Tokyo is bidding for the 2016 Olympic Games but Japan should look at basic Human Rights Issues and only then after international events!

Amnesty International argues that the Japanese justice system tends to place great reliance on confessions and it has been claimed that these may be obtained under duress. According to a 2005 Amnesty International report:

“Most have been sentenced to death on the basis of confessions extracted under duress. The potential for miscarriages of justice is built into the system: confessions are typically extracted while suspects are held in daiyo kangoku, or “substitute prisons”, for interrogation before they are charged. In practice these are police cells, where detainees can be held for up to 23 days after arrest, with no state-funded legal representation. They are typically interrogated for 12 hours a day: no lawyers can be present, no recordings are made, and they are put under constant pressure to confess. Once convicted, it is very difficult to obtain a re-trial and prisoners can remain under sentence of death for many years.”
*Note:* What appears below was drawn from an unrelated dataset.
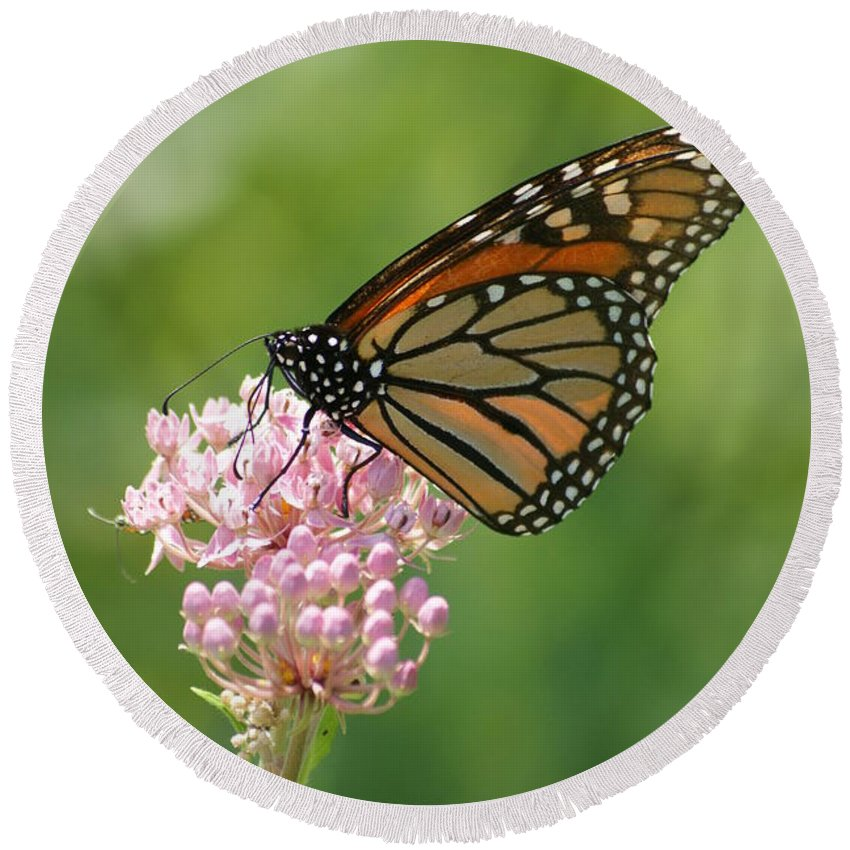 Milkweed Round Beach Towel featuring the photograph Monarch Butterfly by Heidi Poulin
Amnesty International also reports of allegations of abuse of suspects during these interrogations. There are reports of physical abuse, sleep deprivation and denial of food, water and use of a toilet. It also criticises the fact that inmates usually remain for years, sometimes decades, on death row, knowing that executions come with little warning and each day may potentially be their last. According to Amnesty International, the intense and prolonged stress means many inmates on death row have poor mental health, suffering from the so called Death row phenomenon. The failure to give advanced notice of executions has been stated by the United Nations Human Rights Committee to be incompatible with articles 2, 7, 10 of the International Covenant on Civil and Political Rights.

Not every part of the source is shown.